**Problem requirements**
Can you copy every one of the items below, reproducing each line word for word?

'''

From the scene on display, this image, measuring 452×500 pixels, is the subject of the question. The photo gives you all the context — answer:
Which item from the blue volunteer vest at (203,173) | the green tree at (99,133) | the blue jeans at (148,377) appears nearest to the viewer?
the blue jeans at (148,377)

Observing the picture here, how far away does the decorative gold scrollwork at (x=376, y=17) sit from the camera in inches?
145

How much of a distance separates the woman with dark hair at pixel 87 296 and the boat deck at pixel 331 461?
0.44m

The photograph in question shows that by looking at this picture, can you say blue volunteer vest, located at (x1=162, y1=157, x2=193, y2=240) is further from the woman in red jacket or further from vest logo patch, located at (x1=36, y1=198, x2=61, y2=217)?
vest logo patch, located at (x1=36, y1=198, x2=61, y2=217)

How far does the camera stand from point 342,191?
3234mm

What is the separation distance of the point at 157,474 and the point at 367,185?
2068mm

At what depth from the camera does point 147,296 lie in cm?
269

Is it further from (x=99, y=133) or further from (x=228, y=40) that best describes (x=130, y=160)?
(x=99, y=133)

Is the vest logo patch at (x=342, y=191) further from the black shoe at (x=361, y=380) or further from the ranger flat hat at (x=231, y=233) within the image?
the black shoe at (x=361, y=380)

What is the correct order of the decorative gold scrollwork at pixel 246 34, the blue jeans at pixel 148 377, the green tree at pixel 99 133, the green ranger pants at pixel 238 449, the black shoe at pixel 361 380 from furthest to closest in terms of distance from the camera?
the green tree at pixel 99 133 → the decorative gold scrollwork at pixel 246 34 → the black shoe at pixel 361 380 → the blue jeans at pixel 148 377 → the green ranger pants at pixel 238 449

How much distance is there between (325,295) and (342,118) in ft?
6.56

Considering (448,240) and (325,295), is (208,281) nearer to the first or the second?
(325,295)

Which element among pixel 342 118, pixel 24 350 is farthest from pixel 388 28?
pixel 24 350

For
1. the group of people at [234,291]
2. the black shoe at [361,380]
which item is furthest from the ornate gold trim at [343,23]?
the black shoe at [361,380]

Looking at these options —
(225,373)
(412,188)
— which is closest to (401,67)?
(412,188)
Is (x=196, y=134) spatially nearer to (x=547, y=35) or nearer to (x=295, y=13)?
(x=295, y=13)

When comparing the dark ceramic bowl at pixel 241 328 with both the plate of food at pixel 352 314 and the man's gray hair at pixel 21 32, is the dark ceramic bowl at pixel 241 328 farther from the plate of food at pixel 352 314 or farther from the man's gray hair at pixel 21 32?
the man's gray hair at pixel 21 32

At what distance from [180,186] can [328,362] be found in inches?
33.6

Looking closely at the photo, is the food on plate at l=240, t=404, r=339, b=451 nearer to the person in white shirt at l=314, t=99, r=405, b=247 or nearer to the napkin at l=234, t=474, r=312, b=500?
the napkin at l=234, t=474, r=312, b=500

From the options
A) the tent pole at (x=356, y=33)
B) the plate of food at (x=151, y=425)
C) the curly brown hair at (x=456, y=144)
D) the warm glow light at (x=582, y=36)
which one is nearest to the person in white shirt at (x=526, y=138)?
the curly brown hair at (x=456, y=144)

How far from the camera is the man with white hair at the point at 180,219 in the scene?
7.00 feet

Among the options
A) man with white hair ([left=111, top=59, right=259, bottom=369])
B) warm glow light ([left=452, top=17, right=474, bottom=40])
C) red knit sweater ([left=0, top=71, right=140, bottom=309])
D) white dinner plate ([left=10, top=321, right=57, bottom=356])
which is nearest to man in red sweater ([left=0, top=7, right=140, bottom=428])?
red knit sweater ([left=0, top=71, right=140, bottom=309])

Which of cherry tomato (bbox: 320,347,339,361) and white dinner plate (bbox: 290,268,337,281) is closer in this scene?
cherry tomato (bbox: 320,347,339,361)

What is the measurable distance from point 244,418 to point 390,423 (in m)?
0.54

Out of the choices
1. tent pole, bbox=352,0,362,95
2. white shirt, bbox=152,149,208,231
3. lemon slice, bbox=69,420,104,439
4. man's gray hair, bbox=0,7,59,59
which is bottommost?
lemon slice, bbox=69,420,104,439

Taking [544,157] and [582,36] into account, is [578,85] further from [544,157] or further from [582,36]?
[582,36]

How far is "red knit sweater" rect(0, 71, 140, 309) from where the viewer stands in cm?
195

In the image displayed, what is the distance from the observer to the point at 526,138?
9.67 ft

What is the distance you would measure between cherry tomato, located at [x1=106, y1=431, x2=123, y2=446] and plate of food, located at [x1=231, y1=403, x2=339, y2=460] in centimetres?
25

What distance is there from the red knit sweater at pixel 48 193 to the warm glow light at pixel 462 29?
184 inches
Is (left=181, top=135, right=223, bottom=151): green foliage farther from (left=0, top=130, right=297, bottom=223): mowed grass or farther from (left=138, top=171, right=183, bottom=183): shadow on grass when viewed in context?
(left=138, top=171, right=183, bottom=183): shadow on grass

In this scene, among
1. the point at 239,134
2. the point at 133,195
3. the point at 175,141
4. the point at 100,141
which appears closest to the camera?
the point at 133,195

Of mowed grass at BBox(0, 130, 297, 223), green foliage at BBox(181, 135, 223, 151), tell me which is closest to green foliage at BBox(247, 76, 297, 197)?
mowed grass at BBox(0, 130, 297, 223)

'''

**Expected answer**
From the scene on display, this image, measuring 452×500 pixels, is the subject of the question. The photo gives you all the context — answer:
Which item from the blue volunteer vest at (203,173) | the green tree at (99,133) | the blue jeans at (148,377) appears nearest to the viewer?
the blue jeans at (148,377)

Observing the picture here, how far away does the decorative gold scrollwork at (x=376, y=17) sit from the camera in inches?
145

How much of a distance separates the woman with dark hair at pixel 87 296 and the boat deck at pixel 331 461?
0.44m

The photograph in question shows that by looking at this picture, can you say blue volunteer vest, located at (x1=162, y1=157, x2=193, y2=240) is further from the woman in red jacket or further from vest logo patch, located at (x1=36, y1=198, x2=61, y2=217)?
vest logo patch, located at (x1=36, y1=198, x2=61, y2=217)

How far does the camera stand from point 342,191?
3234mm

What is the separation distance of the point at 157,474 and the point at 367,185?
2068mm

At what depth from the camera does point 147,296 lie in cm?
269

Is it further from (x=99, y=133) or further from (x=228, y=40) that best describes (x=130, y=160)?
(x=99, y=133)

Is the vest logo patch at (x=342, y=191) further from the black shoe at (x=361, y=380) or further from the ranger flat hat at (x=231, y=233) within the image?
the black shoe at (x=361, y=380)

What is the correct order of the decorative gold scrollwork at pixel 246 34, the blue jeans at pixel 148 377, the green tree at pixel 99 133, the green ranger pants at pixel 238 449, the black shoe at pixel 361 380 from furthest to closest in terms of distance from the camera?
the green tree at pixel 99 133 → the decorative gold scrollwork at pixel 246 34 → the black shoe at pixel 361 380 → the blue jeans at pixel 148 377 → the green ranger pants at pixel 238 449

How much distance is there between (325,295) and (342,118) in ft?
6.56

Considering (448,240) and (325,295), is (208,281) nearer to the first or the second?
(325,295)

Which element among pixel 342 118, pixel 24 350 is farthest from pixel 388 28?
pixel 24 350

For
1. the group of people at [234,291]
2. the black shoe at [361,380]
which item is furthest from the ornate gold trim at [343,23]?
the black shoe at [361,380]

Looking at these options —
(225,373)
(412,188)
— which is closest to (401,67)?
(412,188)
Is (x=196, y=134) spatially nearer to (x=547, y=35) or nearer to (x=295, y=13)?
(x=295, y=13)

When comparing the dark ceramic bowl at pixel 241 328 with both the plate of food at pixel 352 314 and the man's gray hair at pixel 21 32, is the dark ceramic bowl at pixel 241 328 farther from the plate of food at pixel 352 314 or farther from the man's gray hair at pixel 21 32?
the man's gray hair at pixel 21 32

At what distance from [180,186] can [328,362] be found in inches?
33.6

Looking closely at the photo, is the food on plate at l=240, t=404, r=339, b=451 nearer to the person in white shirt at l=314, t=99, r=405, b=247 or nearer to the napkin at l=234, t=474, r=312, b=500?
the napkin at l=234, t=474, r=312, b=500

From the options
A) the tent pole at (x=356, y=33)
B) the plate of food at (x=151, y=425)
C) the curly brown hair at (x=456, y=144)
D) the warm glow light at (x=582, y=36)
which one is nearest to the person in white shirt at (x=526, y=138)?
the curly brown hair at (x=456, y=144)

How far from the camera is the man with white hair at the point at 180,219 in the scene?
7.00 feet

Among the options
A) man with white hair ([left=111, top=59, right=259, bottom=369])
B) warm glow light ([left=452, top=17, right=474, bottom=40])
C) red knit sweater ([left=0, top=71, right=140, bottom=309])
D) white dinner plate ([left=10, top=321, right=57, bottom=356])
which is nearest to man in red sweater ([left=0, top=7, right=140, bottom=428])?
red knit sweater ([left=0, top=71, right=140, bottom=309])

Which of cherry tomato (bbox: 320,347,339,361) and white dinner plate (bbox: 290,268,337,281) is closer in this scene?
cherry tomato (bbox: 320,347,339,361)

What is the measurable distance from point 244,418 to point 390,423 (in m)?
0.54

Out of the choices
1. tent pole, bbox=352,0,362,95
2. white shirt, bbox=152,149,208,231
3. lemon slice, bbox=69,420,104,439
4. man's gray hair, bbox=0,7,59,59
which is bottommost?
lemon slice, bbox=69,420,104,439

Taking [544,157] and [582,36] into account, is [578,85] further from [544,157] or further from [582,36]?
[582,36]

How far is "red knit sweater" rect(0, 71, 140, 309) from where the viewer stands in cm?
195

In the image displayed, what is the distance from the observer to the point at 526,138?
9.67 ft

What is the distance you would measure between cherry tomato, located at [x1=106, y1=431, x2=123, y2=446] and plate of food, located at [x1=231, y1=403, x2=339, y2=460] in centimetres?
25

What distance is there from the red knit sweater at pixel 48 193 to the warm glow light at pixel 462 29?
184 inches
Is (left=181, top=135, right=223, bottom=151): green foliage farther from (left=0, top=130, right=297, bottom=223): mowed grass or farther from (left=138, top=171, right=183, bottom=183): shadow on grass when viewed in context?
(left=138, top=171, right=183, bottom=183): shadow on grass

In this scene, among
1. the point at 239,134
2. the point at 133,195
3. the point at 175,141
4. the point at 100,141
which appears closest to the camera?
the point at 133,195

Of mowed grass at BBox(0, 130, 297, 223), green foliage at BBox(181, 135, 223, 151), tell me which is closest to green foliage at BBox(247, 76, 297, 197)?
mowed grass at BBox(0, 130, 297, 223)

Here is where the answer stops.